Manage webhooks over the API

Everything on this tab can also be driven programmatically through the /v1/webhooks endpoints (create, list, edit, delete, rotate-secret, send-test, list deliveries) using a PAT or OAuth token that holds webhooks:read / webhooks:write. That's how an installed integration wires up its own delivery endpoint without an admin opening this page.

One important difference: API-managed webhooks live in a per-credential sandbox. A token only sees and changes the webhooks it created — webhooks you add here in the admin UI are not visible to the API, and vice versa. This page (the admin UI) still shows every webhook in the account, however the hook was created. Full details and the endpoint reference are in API → /v1/webhooks.

Activity log

Every credential and webhook event is recorded in the Activity tab — an append-only audit feed scoped to your account.
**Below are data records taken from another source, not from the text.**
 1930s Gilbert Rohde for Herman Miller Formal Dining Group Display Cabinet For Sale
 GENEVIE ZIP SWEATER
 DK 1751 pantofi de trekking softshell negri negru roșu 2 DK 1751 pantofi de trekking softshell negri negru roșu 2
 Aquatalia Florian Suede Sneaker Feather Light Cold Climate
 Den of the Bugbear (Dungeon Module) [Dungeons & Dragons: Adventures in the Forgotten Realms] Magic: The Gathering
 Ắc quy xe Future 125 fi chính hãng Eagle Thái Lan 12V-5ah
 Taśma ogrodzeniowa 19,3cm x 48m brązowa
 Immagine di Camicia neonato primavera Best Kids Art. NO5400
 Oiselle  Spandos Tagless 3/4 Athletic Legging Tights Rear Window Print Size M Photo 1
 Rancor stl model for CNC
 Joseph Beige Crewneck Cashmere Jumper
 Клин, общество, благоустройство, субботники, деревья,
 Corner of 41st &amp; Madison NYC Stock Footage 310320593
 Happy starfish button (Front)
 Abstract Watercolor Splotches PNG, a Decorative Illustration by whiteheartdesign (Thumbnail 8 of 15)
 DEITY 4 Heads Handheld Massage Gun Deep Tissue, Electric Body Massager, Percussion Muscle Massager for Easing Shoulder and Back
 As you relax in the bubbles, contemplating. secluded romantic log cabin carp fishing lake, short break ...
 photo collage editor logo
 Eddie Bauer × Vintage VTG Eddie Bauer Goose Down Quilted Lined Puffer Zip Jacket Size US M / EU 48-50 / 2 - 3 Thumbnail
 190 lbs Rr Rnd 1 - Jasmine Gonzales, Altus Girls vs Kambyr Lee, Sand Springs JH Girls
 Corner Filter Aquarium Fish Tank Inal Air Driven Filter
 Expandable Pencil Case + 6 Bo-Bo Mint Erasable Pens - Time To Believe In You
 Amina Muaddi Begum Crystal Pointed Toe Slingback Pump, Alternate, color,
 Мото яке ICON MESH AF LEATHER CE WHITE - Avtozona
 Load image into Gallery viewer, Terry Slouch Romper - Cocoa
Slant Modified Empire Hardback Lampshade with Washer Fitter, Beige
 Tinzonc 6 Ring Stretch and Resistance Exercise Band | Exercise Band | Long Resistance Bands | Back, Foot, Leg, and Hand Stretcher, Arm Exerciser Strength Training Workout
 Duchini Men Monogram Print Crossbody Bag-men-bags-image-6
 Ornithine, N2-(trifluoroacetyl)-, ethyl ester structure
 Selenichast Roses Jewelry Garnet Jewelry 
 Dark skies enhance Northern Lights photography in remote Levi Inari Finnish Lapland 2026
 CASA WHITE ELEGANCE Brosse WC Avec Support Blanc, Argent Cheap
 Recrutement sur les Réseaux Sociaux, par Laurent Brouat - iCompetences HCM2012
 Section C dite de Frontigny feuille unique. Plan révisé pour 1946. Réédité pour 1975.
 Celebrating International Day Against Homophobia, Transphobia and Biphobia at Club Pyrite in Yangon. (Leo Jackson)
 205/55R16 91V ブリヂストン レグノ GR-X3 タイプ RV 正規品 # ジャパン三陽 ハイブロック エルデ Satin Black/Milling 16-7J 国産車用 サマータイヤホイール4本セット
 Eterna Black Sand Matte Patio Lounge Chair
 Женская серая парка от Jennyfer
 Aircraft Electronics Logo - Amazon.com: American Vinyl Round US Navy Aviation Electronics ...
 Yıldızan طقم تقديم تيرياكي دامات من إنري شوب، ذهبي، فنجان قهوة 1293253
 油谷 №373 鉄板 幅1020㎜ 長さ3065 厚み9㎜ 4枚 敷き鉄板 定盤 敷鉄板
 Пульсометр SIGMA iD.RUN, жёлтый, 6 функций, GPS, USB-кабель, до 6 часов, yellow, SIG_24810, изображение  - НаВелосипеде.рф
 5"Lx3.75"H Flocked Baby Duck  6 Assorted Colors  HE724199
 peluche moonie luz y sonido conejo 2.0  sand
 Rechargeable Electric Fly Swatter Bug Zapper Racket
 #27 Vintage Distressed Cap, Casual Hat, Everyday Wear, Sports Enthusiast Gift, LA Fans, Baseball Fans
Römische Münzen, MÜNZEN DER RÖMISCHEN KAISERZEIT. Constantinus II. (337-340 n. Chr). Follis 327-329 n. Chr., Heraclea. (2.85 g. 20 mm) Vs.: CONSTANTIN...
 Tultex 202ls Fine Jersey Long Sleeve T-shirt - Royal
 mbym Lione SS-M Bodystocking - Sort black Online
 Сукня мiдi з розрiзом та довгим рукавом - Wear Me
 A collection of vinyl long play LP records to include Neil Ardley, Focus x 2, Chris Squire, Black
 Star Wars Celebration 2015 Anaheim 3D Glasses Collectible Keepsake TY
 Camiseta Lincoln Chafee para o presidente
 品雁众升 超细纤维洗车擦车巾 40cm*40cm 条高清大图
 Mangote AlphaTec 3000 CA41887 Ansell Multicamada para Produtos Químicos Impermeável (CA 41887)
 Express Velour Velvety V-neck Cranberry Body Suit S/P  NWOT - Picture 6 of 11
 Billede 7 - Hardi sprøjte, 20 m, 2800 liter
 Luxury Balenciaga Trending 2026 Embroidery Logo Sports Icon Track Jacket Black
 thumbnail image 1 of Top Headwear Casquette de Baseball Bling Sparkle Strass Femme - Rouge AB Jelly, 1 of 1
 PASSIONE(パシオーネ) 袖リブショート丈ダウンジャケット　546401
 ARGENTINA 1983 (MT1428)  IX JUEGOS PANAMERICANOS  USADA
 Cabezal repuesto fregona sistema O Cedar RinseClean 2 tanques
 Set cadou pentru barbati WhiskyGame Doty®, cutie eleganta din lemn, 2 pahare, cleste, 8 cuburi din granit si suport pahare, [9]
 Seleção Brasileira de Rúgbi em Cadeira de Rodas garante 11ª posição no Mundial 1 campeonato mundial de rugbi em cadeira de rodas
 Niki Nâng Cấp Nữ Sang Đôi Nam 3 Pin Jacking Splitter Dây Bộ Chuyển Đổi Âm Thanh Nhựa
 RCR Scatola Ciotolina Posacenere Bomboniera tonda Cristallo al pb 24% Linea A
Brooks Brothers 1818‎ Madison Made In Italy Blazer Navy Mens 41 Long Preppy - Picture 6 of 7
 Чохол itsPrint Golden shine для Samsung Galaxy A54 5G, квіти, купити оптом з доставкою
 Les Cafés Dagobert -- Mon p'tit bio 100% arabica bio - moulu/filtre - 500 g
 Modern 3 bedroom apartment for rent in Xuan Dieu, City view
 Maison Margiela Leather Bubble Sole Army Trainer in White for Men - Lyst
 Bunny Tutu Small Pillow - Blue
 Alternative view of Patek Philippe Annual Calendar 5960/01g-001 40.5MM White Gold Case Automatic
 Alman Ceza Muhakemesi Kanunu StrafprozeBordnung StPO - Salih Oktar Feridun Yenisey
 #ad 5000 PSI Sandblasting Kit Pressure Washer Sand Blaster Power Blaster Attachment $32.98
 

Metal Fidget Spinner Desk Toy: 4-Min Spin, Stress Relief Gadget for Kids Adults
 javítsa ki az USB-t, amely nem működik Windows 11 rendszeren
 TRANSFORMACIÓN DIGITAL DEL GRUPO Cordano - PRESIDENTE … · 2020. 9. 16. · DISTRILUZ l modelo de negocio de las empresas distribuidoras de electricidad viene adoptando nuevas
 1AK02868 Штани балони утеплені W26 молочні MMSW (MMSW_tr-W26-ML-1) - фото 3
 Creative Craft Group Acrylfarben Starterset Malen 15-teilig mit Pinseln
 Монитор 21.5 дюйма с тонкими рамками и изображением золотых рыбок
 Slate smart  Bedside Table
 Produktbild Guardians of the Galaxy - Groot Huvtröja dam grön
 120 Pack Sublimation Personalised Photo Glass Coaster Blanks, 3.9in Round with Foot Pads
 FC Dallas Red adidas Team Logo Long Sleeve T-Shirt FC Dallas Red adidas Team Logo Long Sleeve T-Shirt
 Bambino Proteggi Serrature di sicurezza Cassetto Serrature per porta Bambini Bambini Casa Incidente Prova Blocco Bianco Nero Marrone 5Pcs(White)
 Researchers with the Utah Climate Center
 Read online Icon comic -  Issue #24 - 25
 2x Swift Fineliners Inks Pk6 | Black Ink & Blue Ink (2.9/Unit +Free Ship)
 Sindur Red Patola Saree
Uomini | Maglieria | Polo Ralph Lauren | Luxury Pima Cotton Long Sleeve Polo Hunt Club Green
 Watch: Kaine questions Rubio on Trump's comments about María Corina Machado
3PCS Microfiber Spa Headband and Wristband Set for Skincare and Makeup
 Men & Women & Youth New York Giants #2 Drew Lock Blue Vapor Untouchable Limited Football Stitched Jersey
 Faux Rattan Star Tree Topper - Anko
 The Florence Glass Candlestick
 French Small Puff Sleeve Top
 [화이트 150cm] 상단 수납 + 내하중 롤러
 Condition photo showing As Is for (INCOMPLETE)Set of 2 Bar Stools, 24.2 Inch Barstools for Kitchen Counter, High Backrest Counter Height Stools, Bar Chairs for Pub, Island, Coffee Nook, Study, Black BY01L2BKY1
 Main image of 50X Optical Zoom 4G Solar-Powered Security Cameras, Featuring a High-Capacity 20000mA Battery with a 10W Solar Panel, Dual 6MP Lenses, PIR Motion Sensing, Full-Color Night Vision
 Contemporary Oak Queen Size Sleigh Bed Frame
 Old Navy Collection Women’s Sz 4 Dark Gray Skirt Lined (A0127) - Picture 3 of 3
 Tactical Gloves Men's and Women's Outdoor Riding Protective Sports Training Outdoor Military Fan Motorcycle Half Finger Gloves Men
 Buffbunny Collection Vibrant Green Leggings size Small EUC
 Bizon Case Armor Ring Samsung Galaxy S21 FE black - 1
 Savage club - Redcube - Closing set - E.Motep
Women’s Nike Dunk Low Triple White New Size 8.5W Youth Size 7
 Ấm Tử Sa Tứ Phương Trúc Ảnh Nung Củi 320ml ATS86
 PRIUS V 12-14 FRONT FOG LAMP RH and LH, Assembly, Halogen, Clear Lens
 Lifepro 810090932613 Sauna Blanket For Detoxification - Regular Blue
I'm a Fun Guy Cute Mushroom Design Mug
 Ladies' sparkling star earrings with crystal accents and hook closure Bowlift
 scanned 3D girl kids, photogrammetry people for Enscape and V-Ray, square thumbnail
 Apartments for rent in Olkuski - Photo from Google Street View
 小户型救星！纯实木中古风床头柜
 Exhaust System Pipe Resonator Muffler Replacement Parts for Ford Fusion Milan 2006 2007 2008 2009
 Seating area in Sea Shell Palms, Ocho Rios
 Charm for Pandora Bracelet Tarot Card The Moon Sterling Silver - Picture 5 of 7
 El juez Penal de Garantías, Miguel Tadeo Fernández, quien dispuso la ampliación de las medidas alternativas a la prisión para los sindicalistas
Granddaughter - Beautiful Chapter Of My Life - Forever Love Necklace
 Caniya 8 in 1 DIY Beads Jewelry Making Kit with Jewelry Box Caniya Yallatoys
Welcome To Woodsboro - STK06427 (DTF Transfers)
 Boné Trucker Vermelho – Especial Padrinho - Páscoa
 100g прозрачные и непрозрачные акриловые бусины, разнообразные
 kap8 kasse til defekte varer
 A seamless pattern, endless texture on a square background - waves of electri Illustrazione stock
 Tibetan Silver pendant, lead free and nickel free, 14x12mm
Use it when you need to answer "who did what, when, and from where".

What it records

Webhooks created through the API are audited under the parallel api.webhook.* names (e.g. api.webhook.created) so you can tell admin-UI actions from credential-driven ones.

Each row carries the event type, the resource it touched, the actor's IP, and the timestamp.

Filter and paginate

• Pick one event type from the dropdown to filter, or leave it blank for everything.
• The list loads 50 at a time; Load more fetches the next page.

When to use it

• Confirm a key really was rotated when someone said they did it.
• Investigate an unexpected oauth.refresh_token.reuse_detected — that means a refresh token was used twice, which kills the entire grant family. Either a client bug or a credential leak.
• Trace which IPs are minting keys.

When to use which

• Your own script that is you → PAT.
• Your product that other 42min users install → OAuth app.
• "Tell me when a booking changes" → Webhook.
• "I want our scheduler to post into Slack/CRM in real time" → Webhook, or — for Pipedrive specifically — the purpose-built Pipedrive integration.
• "I want reminders or follow-ups for invitees and hosts" → not a webhook, use workflows.

Common pitfalls

• Lost the PAT or client secret. Both are shown only once at creation. If you've lost it, rotate the credential — the old one will stop working but a new value is shown for you to capture.
• Webhook endpoint isn't HTTPS (or is internal). 42min only calls public HTTPS URLs — http://, localhost, and private IP ranges are refused when you add the webhook.
• Not verifying the signature. An unverified endpoint will accept anything that finds the URL — always check X-42min-Webhook-Signature against your secret, and reject old timestamps.
• Verifying against a re-parsed body. Compute the HMAC over the raw bytes you received, not over JSON.stringify(parsedBody) — re-serializing can change whitespace or key order and break the comparison.
• Slow endpoint → retries pile up. If you don't answer quickly with a 2xx, 42min treats it as a failure and retries; do heavy work after you've acknowledged.
• Webhook went quiet. It may have hit 5 consecutive failures and auto-paused — check View logs, fix the endpoint, and re-enable it.
• Adding a scope to a PAT silently failed. Expanding scopes requires re-entering your account password. The save button stays disabled until you do.